- [GIVEN PASSAGE]
Jillyn K. Schulze, Assistant Attorney General, with whom were Stephen H. Sachs, Attorney General, Arthur A. Marshall, Jr., State's Attorney for Prince George's County, and Marjorie L. Clagett, Assistant State's Attorney for Prince George's County, on the brief, for appellee.

WILNER, J., delivered the opinion of the Court.

On the afternoon of April 18, 1981, two men entered the office of the Automotive Moving Center in Prince George's County and, at gunpoint, helped themselves to money from the company's cash register and from the wallets of two employees, Joseph Foster and Donald Beauchert. On May 5, 1981, appellant was arrested in connection with another incident, and, as a consequence of that arrest, was routinely photographed. A month later that photograph was shown, as part of an array, to the two employee-victims of the April robbery. One of the employees — Mr. Foster — identified appellant from that array, whereupon appellant was arrested and charged with the armed robbery and various associated offenses.

Appellant was tried before a jury in the Circuit Court for Prince George's County and convicted of two counts (each) of robbery with a deadly weapon, theft, and use of a handgun in the commission of a crime of violence. From those convictions and the twenty-five year prison sentence imposed *299 thereon, he brings this appeal raising seven issues. We shall address two of them:

(1) "Did the trial court err in allowing the prosecutor to question Appellant regarding the details of a prior conviction"; and
(2) "Did the trial court err in summarily rejecting Appellant's contention that any identification of him by Foster should be suppressed as the fruit of an unlawful arrest?"

The first of these we think must be answered in the affirmative. The court erred in permitting, over forceful objection, an extensive and unwarranted cross-examination regarding the circumstances of another crime of which appellant had been convicted. The error was of sufficient magnitude and prejudice as to require that we reverse the judgments and remand for a new trial. All but one of appellant's other complaints involve events occurring at his trial and are resolved by our reversal. The exception is the second issue noted above; that likely will surface again at retrial, as it involves the admissibility of evidence that the State apparently thinks is important.

(1) Cross-Examination Regarding Prior Conviction

Appellant testified in his own behalf. His defense was that of alibi; he claimed that on the day of the robbery he was at his father's home from ten in the morning to five in the evening.[1]

Cross-examination was extensive. It ended with this colloquy:

"Q [By prosecuting attorney] And you were in fact convicted on December 9, 1977 in the Circuit Court for Prince George's County in Criminal *300 Trials 18207 of daytime housebreaking, is that correct?
A [By appellant] Say that again, ma'am.
Q You were convicted on December 9, 1977, Circuit Court, Prince George's County, Criminal Trials 18207 for daytime housebreaking, is that correct?
A Yes, ma'am."

On redirect, defense counsel pursued the matter thusly:

"Q Mr. Robinson, when you were convicted in November, 1977, did you plead guilty?
A Yes, sir.
Q Were you guilty?
A Yes, sir.

- [RECORDS PROVIDED]
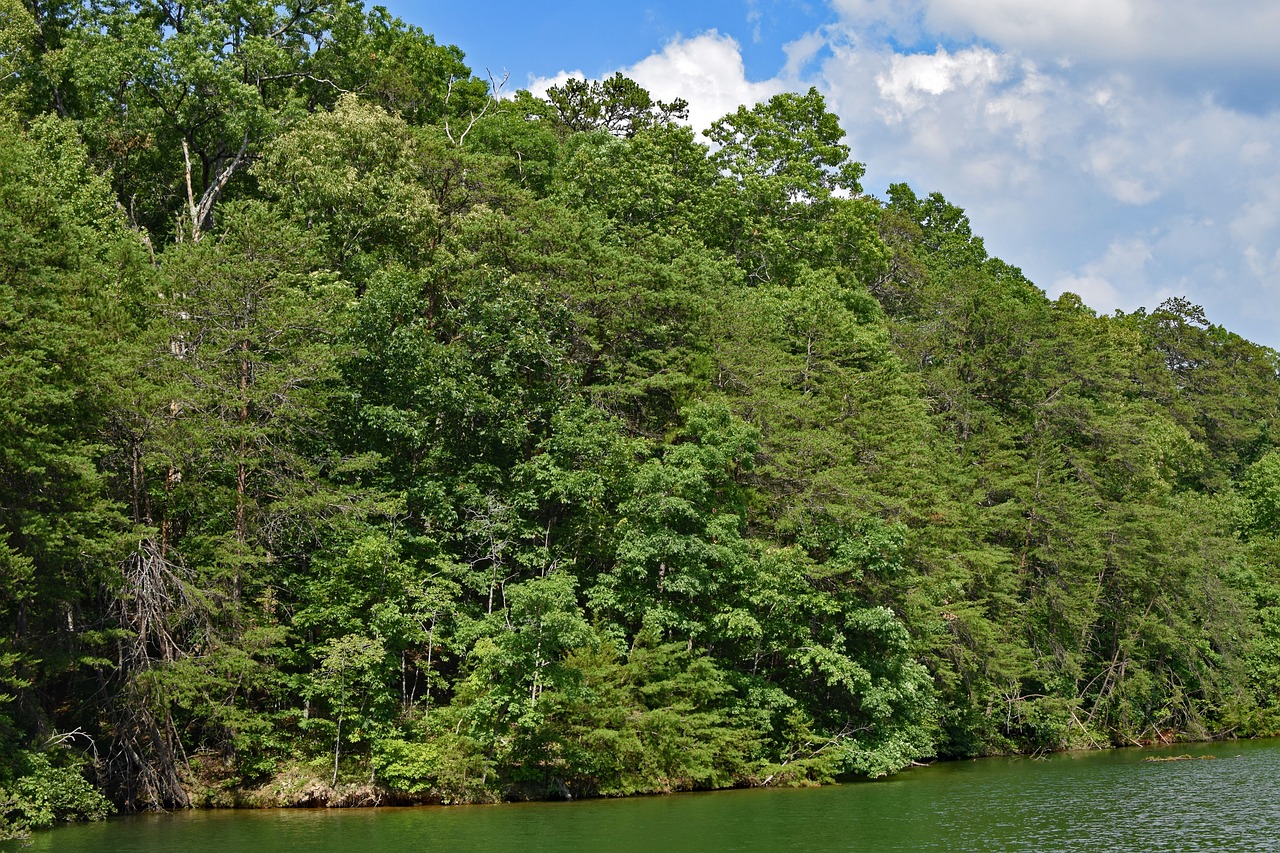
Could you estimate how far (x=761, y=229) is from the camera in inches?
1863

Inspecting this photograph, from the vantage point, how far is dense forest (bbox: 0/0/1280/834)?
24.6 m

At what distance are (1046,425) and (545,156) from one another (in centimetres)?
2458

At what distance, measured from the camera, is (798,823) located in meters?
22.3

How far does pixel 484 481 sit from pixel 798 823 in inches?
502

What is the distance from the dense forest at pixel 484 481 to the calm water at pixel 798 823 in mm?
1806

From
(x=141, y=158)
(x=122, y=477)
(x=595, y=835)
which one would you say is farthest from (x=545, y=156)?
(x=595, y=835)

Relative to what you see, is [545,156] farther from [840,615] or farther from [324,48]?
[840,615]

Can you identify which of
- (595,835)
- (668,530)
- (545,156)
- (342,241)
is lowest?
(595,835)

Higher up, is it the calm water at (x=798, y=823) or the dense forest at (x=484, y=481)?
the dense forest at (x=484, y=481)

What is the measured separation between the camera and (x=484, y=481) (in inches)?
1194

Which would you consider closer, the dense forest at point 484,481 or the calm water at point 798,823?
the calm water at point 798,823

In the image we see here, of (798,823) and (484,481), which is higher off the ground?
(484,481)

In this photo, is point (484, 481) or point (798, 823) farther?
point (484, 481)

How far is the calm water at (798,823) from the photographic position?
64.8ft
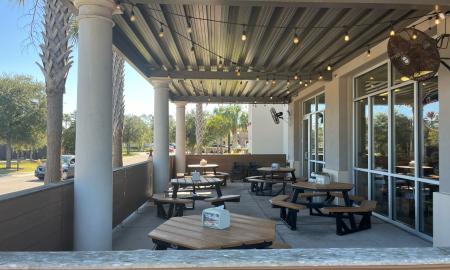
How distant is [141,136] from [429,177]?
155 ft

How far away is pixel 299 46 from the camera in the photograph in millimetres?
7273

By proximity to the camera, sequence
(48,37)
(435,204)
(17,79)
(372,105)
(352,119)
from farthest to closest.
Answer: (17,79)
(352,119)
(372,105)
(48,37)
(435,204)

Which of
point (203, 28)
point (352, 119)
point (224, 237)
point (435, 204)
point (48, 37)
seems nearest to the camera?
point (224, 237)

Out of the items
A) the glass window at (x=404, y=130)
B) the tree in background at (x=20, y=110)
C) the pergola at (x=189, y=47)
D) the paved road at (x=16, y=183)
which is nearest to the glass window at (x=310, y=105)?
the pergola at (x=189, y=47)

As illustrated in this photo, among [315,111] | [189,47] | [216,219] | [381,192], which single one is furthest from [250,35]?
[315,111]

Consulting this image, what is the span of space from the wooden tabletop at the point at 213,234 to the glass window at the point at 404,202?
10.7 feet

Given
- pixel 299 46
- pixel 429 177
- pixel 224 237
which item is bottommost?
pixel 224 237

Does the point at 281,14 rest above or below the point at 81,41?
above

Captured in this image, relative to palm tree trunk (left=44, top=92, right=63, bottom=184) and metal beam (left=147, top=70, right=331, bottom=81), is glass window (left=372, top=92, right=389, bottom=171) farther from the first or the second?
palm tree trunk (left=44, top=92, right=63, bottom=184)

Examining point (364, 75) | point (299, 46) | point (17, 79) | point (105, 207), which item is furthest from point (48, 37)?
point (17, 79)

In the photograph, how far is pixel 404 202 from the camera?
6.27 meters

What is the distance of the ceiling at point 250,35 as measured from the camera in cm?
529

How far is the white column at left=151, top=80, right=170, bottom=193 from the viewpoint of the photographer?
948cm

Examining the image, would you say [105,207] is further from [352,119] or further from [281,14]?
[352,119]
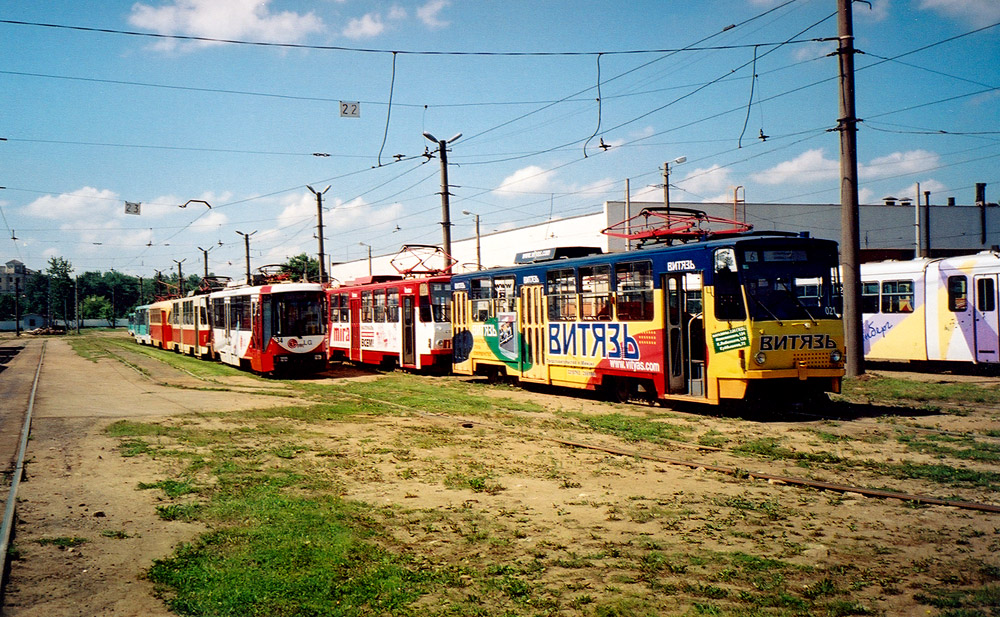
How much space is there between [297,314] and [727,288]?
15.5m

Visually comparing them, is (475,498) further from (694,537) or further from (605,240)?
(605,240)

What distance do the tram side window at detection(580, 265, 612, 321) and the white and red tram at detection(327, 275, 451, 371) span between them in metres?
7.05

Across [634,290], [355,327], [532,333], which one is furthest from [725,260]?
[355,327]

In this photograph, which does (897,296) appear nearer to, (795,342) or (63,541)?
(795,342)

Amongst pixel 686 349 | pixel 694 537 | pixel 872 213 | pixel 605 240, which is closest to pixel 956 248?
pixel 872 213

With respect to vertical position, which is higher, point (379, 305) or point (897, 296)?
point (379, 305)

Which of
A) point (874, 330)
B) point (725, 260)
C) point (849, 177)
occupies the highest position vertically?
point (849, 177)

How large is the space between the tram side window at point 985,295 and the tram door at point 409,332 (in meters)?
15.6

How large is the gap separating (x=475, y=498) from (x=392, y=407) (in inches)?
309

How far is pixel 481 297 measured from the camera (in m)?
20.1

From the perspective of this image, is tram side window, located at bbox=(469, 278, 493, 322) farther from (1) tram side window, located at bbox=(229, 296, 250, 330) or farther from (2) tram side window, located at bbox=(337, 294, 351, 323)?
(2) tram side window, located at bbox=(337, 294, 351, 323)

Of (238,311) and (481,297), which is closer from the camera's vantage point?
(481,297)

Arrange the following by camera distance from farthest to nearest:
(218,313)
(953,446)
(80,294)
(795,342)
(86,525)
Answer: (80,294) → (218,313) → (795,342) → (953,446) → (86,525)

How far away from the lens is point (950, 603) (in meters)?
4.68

* * *

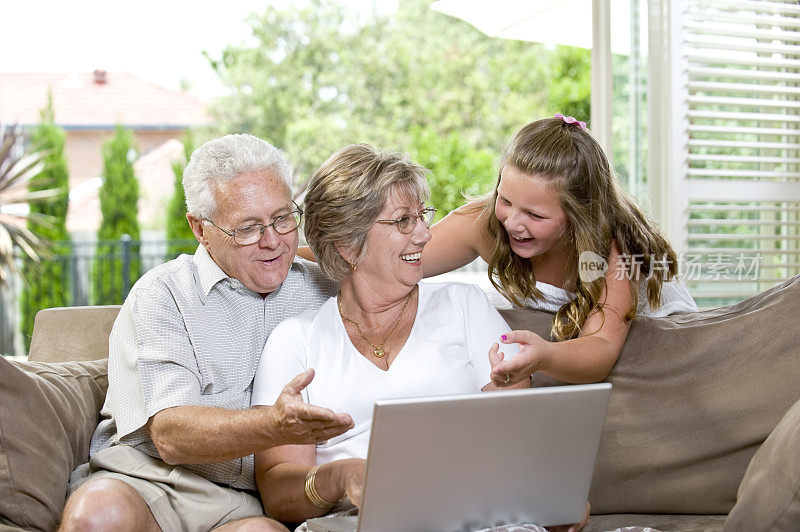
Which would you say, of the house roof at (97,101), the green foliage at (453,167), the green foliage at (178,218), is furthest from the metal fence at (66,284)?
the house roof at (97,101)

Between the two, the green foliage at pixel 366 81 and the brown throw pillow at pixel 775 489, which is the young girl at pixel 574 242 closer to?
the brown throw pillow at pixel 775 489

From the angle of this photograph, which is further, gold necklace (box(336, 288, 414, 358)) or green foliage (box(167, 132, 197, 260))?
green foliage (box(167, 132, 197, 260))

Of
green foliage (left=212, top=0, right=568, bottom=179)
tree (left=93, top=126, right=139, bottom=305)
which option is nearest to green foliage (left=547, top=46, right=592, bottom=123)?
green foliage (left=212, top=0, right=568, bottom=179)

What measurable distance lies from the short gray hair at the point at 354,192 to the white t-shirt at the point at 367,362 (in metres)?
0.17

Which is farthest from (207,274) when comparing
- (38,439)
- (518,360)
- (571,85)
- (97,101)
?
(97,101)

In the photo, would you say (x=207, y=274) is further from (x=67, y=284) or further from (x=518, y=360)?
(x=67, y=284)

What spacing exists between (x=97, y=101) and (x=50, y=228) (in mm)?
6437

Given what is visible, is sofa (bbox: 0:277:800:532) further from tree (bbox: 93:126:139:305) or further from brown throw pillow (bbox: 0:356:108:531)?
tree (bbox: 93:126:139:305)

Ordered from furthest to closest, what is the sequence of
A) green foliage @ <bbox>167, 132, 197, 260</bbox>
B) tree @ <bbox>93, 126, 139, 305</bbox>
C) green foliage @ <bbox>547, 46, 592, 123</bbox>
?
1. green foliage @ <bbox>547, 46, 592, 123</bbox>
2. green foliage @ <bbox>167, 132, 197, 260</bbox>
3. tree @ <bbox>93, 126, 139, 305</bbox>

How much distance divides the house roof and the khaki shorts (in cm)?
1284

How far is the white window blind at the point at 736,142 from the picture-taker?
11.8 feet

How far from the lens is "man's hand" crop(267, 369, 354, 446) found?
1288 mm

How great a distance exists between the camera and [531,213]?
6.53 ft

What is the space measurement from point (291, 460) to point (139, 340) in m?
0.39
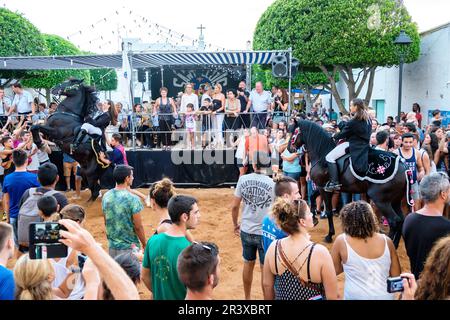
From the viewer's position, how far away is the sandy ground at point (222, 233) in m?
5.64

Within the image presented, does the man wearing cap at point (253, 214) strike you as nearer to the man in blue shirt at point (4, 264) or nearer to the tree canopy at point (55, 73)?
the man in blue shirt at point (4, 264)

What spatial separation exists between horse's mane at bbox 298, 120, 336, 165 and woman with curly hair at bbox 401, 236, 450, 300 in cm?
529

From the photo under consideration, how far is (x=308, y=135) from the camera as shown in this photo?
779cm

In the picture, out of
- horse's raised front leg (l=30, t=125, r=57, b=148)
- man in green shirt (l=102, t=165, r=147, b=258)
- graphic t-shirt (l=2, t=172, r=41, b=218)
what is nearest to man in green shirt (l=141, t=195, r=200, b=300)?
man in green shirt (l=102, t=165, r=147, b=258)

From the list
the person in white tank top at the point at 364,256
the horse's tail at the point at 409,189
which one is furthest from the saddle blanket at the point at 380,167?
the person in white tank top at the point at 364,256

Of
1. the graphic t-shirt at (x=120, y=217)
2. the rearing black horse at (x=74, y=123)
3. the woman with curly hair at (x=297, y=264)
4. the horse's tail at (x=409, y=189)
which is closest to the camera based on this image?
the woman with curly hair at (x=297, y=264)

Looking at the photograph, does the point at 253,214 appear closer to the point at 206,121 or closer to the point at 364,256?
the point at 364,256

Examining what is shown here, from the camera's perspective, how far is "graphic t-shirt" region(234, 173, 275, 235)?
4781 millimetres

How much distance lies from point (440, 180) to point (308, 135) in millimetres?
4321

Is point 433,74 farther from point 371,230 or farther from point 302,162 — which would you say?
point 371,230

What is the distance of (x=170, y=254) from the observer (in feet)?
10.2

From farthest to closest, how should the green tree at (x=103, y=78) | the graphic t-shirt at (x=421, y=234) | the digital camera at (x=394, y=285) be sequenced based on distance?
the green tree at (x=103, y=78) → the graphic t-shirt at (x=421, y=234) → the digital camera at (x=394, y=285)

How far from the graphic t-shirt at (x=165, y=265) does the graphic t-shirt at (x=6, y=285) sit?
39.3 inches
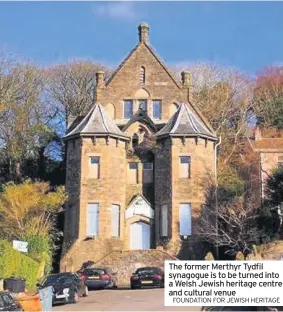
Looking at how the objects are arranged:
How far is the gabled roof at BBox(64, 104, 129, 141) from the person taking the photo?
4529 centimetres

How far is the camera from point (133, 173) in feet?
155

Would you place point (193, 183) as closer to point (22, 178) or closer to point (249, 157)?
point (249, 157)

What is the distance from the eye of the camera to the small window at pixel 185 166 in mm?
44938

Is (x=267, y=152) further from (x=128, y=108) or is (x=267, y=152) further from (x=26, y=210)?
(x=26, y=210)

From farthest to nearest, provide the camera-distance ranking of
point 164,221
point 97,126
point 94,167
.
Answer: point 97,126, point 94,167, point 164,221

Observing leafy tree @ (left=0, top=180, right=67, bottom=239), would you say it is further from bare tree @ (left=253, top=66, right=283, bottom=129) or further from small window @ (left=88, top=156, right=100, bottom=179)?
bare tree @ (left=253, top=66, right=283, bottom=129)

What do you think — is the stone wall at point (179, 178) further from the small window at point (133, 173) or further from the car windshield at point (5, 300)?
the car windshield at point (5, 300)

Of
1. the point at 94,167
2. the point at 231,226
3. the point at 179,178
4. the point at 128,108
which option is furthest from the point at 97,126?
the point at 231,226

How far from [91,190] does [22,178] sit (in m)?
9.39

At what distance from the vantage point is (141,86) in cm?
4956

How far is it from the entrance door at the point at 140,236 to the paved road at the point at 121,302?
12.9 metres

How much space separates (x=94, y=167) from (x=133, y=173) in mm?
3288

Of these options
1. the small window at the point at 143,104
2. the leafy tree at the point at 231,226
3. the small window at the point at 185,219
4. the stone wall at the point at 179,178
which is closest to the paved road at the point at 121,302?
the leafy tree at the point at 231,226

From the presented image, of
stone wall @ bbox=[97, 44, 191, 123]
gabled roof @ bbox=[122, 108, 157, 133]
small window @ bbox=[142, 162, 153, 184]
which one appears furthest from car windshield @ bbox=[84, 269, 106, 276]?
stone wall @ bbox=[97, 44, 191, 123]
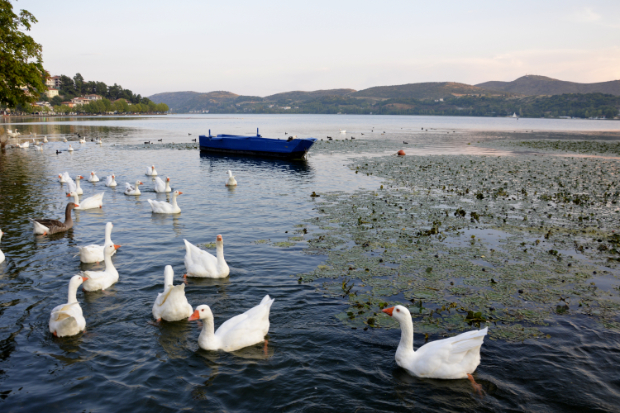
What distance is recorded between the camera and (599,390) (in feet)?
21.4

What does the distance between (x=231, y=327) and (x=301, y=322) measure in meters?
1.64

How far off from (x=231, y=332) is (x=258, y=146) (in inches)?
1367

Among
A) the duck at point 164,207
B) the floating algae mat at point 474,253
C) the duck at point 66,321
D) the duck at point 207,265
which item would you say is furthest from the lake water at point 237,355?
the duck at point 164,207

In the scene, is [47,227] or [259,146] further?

- [WHAT IS ASKED]
(a) Write out the part of the court opinion starting at "Jillyn K. Schulze, Assistant" and ending at "of the Court.".
(b) According to the court opinion, on what date did the robbery at the Automotive Moving Center occur?
(c) Continue the court opinion on the robbery appeal from the point at which it stops.
The entries come from a different source than the court opinion.

- [THE RESPONSES]
(a)
Jillyn K. Schulze, Assistant Attorney General, with whom were Stephen H. Sachs, Attorney General, Arthur A. Marshall, Jr., State's Attorney for Prince George's County, and Marjorie L. Clagett, Assistant State's Attorney for Prince George's County, on the brief, for appellee.

WILNER, J., delivered the opinion of the Court.

(b) April 18, 1981.

(c)
Q Were you offered a chance to plead guilty to a less[e]r count in this case?
A Yes.
Q Did you refuse to take that plea?
A Yes, sir.
MRS. CLAGETT [Prosecuting Attorney]: I'm going to object.
THE COURT: Sustained." (Emphasis supplied.)

On recross, the prosecutor returned to the subject again. This is what happened:

"Q Mr. Robinson, isn't it a fact the reason you pled guilty in Criminal Trials 18207 was the fact that you broke into a woman's home, took two fur coats and you were caught red-handed in that case, weren't you?
MR. NEAL [Defense Attorney]: Objection.
THE COURT: Overruled.
THE WITNESS: No, ma'am.
BY MRS. CLAGETT:
Q You were not caught red-handed?
A No, ma'am.
*301 Q Not caught as the security guard caught you as you came out?
MR. NEAL: May I approach the bench?
THE COURT: Come on up.
(Whereupon, counsel approached the bench, and and [sic] the following ensued:)
MR. NEAL: Your Honor, Mrs. Clagett has been State's Attorney long enough to know you cannot go into facts of a conviction.
THE COURT: You've been a State's Attorney long enough not to ask a question about didn't you plead guilty because you got a deal.
All right, let's go, you opened the door.
MR. NEAL: That was not my question, move for a mistrial. You made that statement so the jury can hear it.
THE COURT: Let's go.
MR. NEAL: Move for a mistrial.
THE COURT: It's denied.
(Whereupon, counsel returned to their respective trial tables.)
THE COURT: What was the question, Mrs. Clagett?
MRS. CLAGETT: I think it was isn't it a fact as you were leaving, you and a buddy —
MR. NEAL: Objection to any facts, Your Honor.
THE COURT: What was that?
MR. NEAL: I object to any facts about a case that he pled guilty to.
THE COURT: That is overruled. Read the question back before there was an objection.
MRS. CLAGETT: The question was Mr. Robinson, you were not caught by the security guard as you were leaving with these two fur coats?
MR. NEAL: Objection.
THE WITNESS: No, ma'am.
*302 THE COURT: That is overruled.
BY MRS. CLAGETT:
Q In fact, as you were leaving that apartment he tried to subdue you and you ran away, is that right?
MR. NEAL: Objection.
THE COURT: That is overruled.
THE WITNESS: From security?
BY MRS. CLAGETT:
Q Yes.
A (No response.)
Q You want me to repeat the question?
A Security guard chased me?
Q Yes.
A Not that I know.
Q Emery Griffeth?
A I don't know.
Q In that case you also confessed to the crime, did you not?
A No.
Q You didn't confess to the crime?
MR. NEAL: Objection.
THE COURT: Overruled.
THE WITNESS: No.
MR. NEAL: I don't know who these people she is calling out are, Your Honor. I object to the whole line of questioning.
THE COURT: Overruled.
Come up, please.
(Whereupon, counsel approached the bench, and the following ensued:)
THE COURT: I indicated to you before, just make an objection, I'll make a ruling. Don't say anything after the objection. Now go back and sit down.
MR. NEAL: Your Honor asked us to approach the *303 bench and refused to grant me access. Asked for discovery, now going into the facts of the case, four years ago; I don't have these people. I haven't cross-examined them. I have no way of knowing what happened in that case except he pled guilty, that was supplied.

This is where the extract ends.